§ **Documento de origem**
------------------------
O desaparecimento ocorreu em 14 de julho, após Souza ser levado para a UPP (Unidade de Polícia Pacificadora) instalada na favela. “Essa diligência é importante para entender a dinâmica do evento. Daremos um grande passo para, enfim, esclarecer o que aconteceu com o Amarildo”, disse o delegado titular da Divisão de Homicídios, Rivaldo Barbosa, antes do início da operação.

Segundo os PMs envolvidos no caso, Amarildo foi levado para a sede da UPP, onde a identidade dele teria sido averiguada. Depois, ele teria descido por uma escadaria lateral da favela, depois de ser liberado. No local, a câmera de segurança instalada não funcionava.
------------------------
§ **Dados registrados**
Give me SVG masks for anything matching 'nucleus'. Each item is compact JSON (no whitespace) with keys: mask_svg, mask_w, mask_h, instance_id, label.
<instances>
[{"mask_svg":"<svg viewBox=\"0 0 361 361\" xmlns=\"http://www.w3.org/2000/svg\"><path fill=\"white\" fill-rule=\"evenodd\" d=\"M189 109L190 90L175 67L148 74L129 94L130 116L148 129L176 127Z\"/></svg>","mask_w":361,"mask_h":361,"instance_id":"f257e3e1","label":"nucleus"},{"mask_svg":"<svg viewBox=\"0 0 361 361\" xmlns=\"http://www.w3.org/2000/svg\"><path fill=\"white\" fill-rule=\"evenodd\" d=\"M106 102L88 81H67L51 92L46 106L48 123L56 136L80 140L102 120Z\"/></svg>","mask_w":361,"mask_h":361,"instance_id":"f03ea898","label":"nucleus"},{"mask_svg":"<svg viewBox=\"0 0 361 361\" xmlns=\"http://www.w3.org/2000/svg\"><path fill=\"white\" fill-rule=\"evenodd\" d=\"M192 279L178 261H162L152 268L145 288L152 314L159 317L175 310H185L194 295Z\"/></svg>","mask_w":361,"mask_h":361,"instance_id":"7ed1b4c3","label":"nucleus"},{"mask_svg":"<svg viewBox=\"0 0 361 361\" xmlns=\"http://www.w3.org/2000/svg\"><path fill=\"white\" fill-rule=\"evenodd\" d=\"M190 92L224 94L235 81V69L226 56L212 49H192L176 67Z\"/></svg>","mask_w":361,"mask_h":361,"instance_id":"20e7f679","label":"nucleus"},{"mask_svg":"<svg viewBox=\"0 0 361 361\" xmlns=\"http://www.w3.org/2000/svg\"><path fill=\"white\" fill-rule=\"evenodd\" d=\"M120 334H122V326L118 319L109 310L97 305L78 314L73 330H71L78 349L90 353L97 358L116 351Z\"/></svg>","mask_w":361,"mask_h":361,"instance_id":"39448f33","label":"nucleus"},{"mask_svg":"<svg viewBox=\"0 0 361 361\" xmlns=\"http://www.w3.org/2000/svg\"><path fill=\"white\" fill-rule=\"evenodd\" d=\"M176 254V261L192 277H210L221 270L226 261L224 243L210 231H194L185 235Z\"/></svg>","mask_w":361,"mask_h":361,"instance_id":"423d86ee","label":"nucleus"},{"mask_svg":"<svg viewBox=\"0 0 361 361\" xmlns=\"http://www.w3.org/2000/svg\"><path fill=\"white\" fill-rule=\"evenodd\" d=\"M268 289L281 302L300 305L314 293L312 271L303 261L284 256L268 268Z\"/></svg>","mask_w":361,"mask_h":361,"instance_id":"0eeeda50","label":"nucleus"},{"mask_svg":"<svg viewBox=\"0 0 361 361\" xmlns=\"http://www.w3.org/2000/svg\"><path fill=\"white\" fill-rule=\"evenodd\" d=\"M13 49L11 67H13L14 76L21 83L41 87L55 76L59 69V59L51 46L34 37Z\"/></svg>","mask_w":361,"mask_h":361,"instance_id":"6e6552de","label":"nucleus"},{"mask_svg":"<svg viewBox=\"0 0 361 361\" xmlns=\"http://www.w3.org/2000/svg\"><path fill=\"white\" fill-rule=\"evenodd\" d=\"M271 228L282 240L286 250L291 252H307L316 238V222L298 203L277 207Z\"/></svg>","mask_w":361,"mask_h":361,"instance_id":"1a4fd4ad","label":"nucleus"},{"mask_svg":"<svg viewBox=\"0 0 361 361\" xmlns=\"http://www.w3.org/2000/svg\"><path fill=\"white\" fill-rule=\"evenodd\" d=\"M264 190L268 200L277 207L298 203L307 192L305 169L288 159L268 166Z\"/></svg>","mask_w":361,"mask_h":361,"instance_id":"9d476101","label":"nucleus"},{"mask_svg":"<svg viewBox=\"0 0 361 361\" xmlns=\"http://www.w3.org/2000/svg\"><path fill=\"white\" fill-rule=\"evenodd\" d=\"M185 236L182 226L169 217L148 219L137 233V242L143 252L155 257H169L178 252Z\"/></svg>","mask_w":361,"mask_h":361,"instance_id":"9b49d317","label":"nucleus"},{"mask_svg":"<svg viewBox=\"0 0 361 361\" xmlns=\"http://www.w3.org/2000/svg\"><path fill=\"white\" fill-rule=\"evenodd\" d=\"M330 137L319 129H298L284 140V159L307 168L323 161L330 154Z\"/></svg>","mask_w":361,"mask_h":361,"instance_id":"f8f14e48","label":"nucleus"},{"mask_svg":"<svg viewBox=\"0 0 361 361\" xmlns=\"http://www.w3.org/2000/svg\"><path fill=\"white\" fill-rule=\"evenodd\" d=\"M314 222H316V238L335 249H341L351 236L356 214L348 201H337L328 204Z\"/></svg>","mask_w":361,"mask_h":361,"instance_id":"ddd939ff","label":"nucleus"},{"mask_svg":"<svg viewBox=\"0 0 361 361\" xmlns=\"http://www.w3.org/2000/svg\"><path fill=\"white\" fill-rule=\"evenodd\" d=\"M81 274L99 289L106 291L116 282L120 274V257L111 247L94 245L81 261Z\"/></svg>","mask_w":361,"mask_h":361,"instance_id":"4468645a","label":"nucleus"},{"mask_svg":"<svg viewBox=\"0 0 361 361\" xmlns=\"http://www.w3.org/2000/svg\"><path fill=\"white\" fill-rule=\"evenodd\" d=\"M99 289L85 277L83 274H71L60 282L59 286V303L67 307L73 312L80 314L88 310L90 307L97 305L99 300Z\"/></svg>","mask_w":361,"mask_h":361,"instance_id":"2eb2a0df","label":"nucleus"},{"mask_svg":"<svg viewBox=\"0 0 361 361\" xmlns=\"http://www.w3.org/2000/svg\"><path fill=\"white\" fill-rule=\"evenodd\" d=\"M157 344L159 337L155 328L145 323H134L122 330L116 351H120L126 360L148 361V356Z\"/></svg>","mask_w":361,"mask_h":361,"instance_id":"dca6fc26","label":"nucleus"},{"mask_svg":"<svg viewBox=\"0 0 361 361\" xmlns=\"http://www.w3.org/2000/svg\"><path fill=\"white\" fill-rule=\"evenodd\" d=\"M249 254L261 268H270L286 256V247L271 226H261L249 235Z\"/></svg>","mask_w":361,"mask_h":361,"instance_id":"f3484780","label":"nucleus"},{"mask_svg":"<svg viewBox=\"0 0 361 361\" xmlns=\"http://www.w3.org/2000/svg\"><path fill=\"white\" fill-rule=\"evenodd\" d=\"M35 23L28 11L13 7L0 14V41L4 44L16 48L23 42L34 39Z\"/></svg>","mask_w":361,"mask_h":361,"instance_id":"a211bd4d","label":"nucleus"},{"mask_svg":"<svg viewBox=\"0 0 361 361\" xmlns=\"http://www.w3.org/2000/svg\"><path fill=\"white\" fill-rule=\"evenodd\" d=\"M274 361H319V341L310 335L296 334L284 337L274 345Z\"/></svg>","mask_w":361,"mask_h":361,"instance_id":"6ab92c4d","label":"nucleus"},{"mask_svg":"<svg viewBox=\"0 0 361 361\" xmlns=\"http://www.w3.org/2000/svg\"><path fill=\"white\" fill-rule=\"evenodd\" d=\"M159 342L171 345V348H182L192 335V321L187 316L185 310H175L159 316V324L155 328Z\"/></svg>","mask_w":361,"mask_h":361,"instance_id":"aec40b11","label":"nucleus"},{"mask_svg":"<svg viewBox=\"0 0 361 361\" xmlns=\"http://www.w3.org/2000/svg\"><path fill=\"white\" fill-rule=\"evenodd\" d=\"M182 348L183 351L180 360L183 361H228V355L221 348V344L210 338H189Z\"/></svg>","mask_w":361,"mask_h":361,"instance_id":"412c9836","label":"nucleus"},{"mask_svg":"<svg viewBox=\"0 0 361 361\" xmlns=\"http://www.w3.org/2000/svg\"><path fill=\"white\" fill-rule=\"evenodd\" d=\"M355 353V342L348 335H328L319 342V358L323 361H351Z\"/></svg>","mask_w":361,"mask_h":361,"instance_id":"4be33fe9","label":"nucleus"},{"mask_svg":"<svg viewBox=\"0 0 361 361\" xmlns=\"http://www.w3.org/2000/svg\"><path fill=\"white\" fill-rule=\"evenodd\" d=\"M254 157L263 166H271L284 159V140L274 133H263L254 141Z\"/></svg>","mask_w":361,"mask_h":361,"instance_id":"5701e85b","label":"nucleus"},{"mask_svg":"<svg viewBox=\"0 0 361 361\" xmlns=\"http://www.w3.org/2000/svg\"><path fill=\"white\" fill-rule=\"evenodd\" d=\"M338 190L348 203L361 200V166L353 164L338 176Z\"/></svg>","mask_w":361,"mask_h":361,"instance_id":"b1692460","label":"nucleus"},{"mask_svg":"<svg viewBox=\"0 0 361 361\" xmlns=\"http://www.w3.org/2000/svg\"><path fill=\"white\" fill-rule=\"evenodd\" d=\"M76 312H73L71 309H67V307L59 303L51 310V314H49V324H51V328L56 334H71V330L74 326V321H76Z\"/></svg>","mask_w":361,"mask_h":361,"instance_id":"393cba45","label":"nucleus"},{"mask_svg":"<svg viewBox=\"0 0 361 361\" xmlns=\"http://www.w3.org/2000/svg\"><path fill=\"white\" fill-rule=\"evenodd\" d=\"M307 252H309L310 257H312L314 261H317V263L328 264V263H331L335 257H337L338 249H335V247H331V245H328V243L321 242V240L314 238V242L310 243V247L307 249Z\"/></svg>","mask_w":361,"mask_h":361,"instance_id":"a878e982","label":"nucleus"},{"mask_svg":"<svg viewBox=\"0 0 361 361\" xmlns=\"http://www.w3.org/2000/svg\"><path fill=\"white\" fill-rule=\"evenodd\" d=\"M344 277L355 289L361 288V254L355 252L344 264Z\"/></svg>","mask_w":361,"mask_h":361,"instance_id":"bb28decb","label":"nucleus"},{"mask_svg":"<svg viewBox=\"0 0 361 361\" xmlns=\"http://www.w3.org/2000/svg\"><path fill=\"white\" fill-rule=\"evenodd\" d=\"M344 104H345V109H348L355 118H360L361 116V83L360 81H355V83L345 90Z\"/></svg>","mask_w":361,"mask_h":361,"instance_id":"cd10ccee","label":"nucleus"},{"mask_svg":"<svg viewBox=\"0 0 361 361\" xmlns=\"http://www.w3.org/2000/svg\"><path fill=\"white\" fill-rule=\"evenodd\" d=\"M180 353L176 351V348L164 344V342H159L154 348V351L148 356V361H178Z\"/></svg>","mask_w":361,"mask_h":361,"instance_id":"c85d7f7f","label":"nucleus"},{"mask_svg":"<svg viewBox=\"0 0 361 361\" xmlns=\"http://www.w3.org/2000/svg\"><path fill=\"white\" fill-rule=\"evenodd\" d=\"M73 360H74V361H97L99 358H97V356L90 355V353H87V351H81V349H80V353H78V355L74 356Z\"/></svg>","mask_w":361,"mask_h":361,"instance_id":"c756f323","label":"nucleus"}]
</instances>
------------------------
§ **Instrução A**
Segundo o texto sobre o desaparecimento de Amarildo, em que data ele desapareceu?
§ **Instrução B**
Por favor, prossiga com o texto sobre o desaparecimento de Amarildo a partir da última frase apresentada.

§ **Resposta final A**
Em 14 de julho.

§ **Resposta final B**
Ainda naquela noite, após a abordagem, os mesmos policiais saíram com a viatura da sede da UPP para abastecer no Batalhão de Choque, no centro do Rio.

Os dois PMs, cujos nomes não foram relevados, participarão dessa nova simulação e vão acompanhar todo o trajeto, agora refeito pela Polícia Civil -a  viatura usada no dia do desaparecimento também está presente na reconstituição deste domingo.

A cúpula da segurança trabalha com duas hipóteses: a de que ele tenha sido morto pelos PMs ou por traficantes.